Pass the verified surfaces as a known_clean_surfaces list to the orchestrator. Matches get classified as INTENTIONAL with the caller's reason recorded; unmatched entries are reported in a "not observed in this run" section so a typoed path cannot quietly false-positive your hotfix as still-broken or quietly false-negative it as still-clean.
Drop into a repo you did not write:
"What is still a stub or placeholder in this codebase?"
Triggers stub-audit standalone (no pr-review-toolkit required). Returns a curated list of empty handlers, mock-data route returns, placeholder SVGs that ignore their input prop, and stale TODOs cross-referenced against the project's backlog or plan files.
"Production-readiness check on this branch."
The Python profile catches raise NotImplementedError in route handlers, bare def x(): pass with no real implementation, and FastAPI endpoints returning placeholder dicts. The orchestrator runs silent-failure-hunter in parallel to catch swallowed exceptions in the same diff.

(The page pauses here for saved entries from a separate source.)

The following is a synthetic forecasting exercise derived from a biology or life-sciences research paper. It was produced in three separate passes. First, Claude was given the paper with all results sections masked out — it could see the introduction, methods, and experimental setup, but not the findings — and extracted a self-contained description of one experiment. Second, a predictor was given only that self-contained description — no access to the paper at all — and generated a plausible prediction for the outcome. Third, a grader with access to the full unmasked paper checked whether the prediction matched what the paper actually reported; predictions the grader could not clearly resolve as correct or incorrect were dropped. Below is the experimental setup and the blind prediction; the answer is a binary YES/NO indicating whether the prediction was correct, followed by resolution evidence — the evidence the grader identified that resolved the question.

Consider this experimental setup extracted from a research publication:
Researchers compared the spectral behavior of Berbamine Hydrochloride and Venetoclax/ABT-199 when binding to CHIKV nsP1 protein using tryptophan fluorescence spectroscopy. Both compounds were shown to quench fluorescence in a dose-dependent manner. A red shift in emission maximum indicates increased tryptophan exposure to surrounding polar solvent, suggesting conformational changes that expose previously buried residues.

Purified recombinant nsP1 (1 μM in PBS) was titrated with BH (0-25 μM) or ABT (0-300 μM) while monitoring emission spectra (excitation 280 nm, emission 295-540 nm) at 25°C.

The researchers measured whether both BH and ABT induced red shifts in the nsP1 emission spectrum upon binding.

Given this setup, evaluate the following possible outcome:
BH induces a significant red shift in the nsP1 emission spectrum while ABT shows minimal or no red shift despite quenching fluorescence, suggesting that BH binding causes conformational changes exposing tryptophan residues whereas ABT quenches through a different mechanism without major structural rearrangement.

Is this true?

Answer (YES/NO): NO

"Find stale TODOs that were supposed to land this sprint."
stub-audit cross-references every TODO/FIXME/HACK marker against the project's plan and backlog files. Tracked TODOs are LOW; untracked TODOs on a shipped milestone are MEDIUM at minimum, even when the code path is currently dormant.
In a large codebase or monorepo:
"Run the dishonest code audit on
src/billing/only."
Orchestrator narrows the scope to that path. Useful for keeping the combined report under one screen on big codebases, or for auditing one service in a multi-service repo.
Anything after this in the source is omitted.